/RFM-Segmentation-In-Python

RFM Segmentation in python

Primary LanguageJupyter Notebook

RFM Class

Using the aggregation made from fake transactions we will generate a typical RFM (Recency, Frequency, Monetary) score

There are several ways to create the score

  • Quantile based discretization (Using pandas qcut)
  • Kmeans clustering
  • Manual bin discretization based on the distribution of the features

In this example (like one I used in one of my RFM projects) I use the 3 methods together and I take the mean to smooth the effect of each one. This can be useful when you have very skewed data or weird distributions. In real data also a subset of your data can be a good choice, but as always, the business needs, the reason for the project, and the final goal. In one of my previous project, I removed people that didn't take action for 6 months using a time period for RFM of 3 months.

The Class will have in input

  • The aggregation file
  • format file

The scores are creating using

  • R = days since the last transaction at the end of each month
  • F = Number of transactions in the time period
  • M = Money spent in the time period (Revenue would be a better parameter)
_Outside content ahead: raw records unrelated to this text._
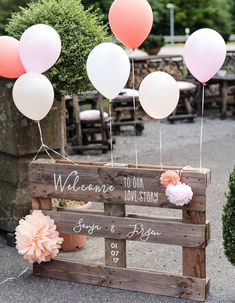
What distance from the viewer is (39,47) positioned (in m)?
3.90

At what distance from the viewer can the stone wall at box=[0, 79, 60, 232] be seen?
15.6 feet

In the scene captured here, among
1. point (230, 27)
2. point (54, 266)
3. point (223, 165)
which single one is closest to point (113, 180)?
point (54, 266)

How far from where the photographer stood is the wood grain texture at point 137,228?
3.75 metres

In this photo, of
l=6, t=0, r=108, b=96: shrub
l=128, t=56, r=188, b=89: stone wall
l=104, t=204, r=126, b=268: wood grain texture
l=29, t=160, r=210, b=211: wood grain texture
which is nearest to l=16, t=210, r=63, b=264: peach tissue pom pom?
l=29, t=160, r=210, b=211: wood grain texture

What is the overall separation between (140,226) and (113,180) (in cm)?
36

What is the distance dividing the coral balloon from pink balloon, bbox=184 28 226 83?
1.21 meters

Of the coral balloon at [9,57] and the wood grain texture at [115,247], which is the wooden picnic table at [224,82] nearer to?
the coral balloon at [9,57]

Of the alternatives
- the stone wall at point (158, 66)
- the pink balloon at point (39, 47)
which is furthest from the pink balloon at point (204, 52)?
the stone wall at point (158, 66)

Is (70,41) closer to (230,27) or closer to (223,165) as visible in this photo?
(223,165)

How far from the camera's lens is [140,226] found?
389 cm

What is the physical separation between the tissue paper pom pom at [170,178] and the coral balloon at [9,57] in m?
1.34

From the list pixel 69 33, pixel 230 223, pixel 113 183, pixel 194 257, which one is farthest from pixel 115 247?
pixel 69 33

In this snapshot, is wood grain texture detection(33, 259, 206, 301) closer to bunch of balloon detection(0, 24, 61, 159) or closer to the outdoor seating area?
bunch of balloon detection(0, 24, 61, 159)

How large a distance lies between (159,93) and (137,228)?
922 millimetres
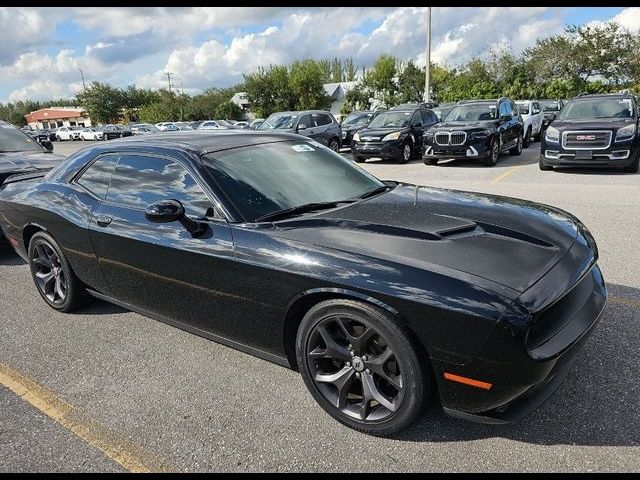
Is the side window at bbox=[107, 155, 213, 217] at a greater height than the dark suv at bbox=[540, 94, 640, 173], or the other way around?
the side window at bbox=[107, 155, 213, 217]

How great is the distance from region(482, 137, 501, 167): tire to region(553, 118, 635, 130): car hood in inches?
76.0

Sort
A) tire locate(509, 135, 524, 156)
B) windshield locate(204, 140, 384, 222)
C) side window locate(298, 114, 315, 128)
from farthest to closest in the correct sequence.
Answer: side window locate(298, 114, 315, 128)
tire locate(509, 135, 524, 156)
windshield locate(204, 140, 384, 222)

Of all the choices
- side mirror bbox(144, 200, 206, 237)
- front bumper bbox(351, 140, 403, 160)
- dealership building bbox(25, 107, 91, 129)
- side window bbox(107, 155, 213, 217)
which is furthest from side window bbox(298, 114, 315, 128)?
dealership building bbox(25, 107, 91, 129)

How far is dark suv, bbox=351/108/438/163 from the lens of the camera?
13891mm

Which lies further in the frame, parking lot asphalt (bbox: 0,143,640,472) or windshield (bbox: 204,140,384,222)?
windshield (bbox: 204,140,384,222)

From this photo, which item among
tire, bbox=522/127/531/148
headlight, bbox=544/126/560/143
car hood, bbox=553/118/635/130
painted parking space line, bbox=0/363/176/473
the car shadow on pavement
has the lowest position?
tire, bbox=522/127/531/148

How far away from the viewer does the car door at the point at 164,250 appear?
2.82 m

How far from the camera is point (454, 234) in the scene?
2.51 metres

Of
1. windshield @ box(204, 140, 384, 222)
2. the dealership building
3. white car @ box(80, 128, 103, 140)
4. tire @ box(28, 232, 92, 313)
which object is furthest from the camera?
the dealership building

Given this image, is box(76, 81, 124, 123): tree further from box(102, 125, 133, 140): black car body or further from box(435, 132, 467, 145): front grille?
box(435, 132, 467, 145): front grille

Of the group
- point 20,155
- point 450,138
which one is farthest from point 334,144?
point 20,155

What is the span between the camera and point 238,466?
2248 mm

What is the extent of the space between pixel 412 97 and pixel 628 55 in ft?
62.3
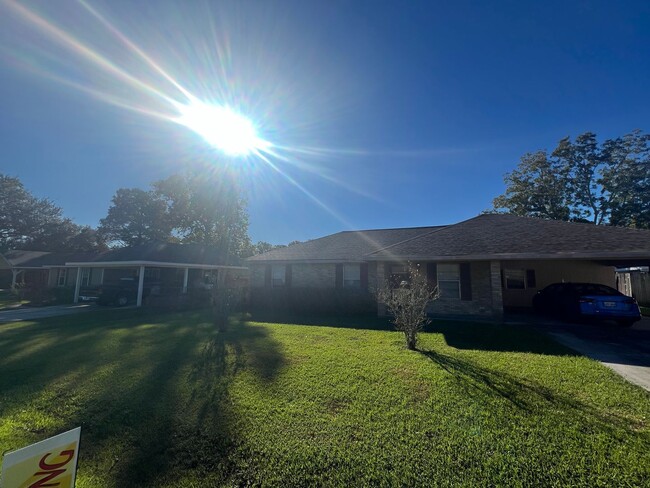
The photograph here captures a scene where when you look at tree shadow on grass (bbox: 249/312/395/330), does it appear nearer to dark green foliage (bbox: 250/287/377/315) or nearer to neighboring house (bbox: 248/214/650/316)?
dark green foliage (bbox: 250/287/377/315)

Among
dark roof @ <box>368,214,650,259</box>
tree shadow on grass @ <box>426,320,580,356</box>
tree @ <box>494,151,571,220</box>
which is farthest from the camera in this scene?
tree @ <box>494,151,571,220</box>

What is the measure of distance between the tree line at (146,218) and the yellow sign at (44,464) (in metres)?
32.6

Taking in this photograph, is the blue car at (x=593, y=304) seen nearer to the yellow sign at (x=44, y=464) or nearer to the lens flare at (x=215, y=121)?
the yellow sign at (x=44, y=464)

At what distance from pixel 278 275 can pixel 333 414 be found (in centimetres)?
1345

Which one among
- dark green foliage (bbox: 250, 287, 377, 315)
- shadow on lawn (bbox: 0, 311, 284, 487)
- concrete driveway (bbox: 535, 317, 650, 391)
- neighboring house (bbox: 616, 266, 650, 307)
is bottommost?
shadow on lawn (bbox: 0, 311, 284, 487)

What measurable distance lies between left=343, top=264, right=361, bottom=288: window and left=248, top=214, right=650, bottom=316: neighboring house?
0.17 feet

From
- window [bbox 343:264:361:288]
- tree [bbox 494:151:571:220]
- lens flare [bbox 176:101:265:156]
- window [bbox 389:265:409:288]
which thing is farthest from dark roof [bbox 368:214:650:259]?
tree [bbox 494:151:571:220]

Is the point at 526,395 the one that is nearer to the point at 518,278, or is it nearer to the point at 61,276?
the point at 518,278

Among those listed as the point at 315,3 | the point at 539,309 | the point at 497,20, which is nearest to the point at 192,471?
the point at 315,3

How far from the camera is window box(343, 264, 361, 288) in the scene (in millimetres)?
14961

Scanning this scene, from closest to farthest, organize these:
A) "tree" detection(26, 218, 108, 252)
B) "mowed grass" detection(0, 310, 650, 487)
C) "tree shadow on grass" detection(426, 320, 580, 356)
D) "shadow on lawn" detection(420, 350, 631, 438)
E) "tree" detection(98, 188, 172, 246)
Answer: "mowed grass" detection(0, 310, 650, 487)
"shadow on lawn" detection(420, 350, 631, 438)
"tree shadow on grass" detection(426, 320, 580, 356)
"tree" detection(98, 188, 172, 246)
"tree" detection(26, 218, 108, 252)

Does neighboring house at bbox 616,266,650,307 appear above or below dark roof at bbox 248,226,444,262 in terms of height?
below

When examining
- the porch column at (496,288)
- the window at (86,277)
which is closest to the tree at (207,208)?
the window at (86,277)

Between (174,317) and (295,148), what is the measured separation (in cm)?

The Class will do in order

  • Read the data
  • Select the features necessary from the data frame aggregate and change name with raw_parameter
  • Create score using pandas qcut function
  • Create a score using manual bin function
  • Create score using kmeans clustering function
  • Merge all the score and generate the average scores
  • Generate the segments

Extra Plots

Visualize the segments is important for post analysis. Tableau (or similar) would be the best tool but if not possible these are 3 options.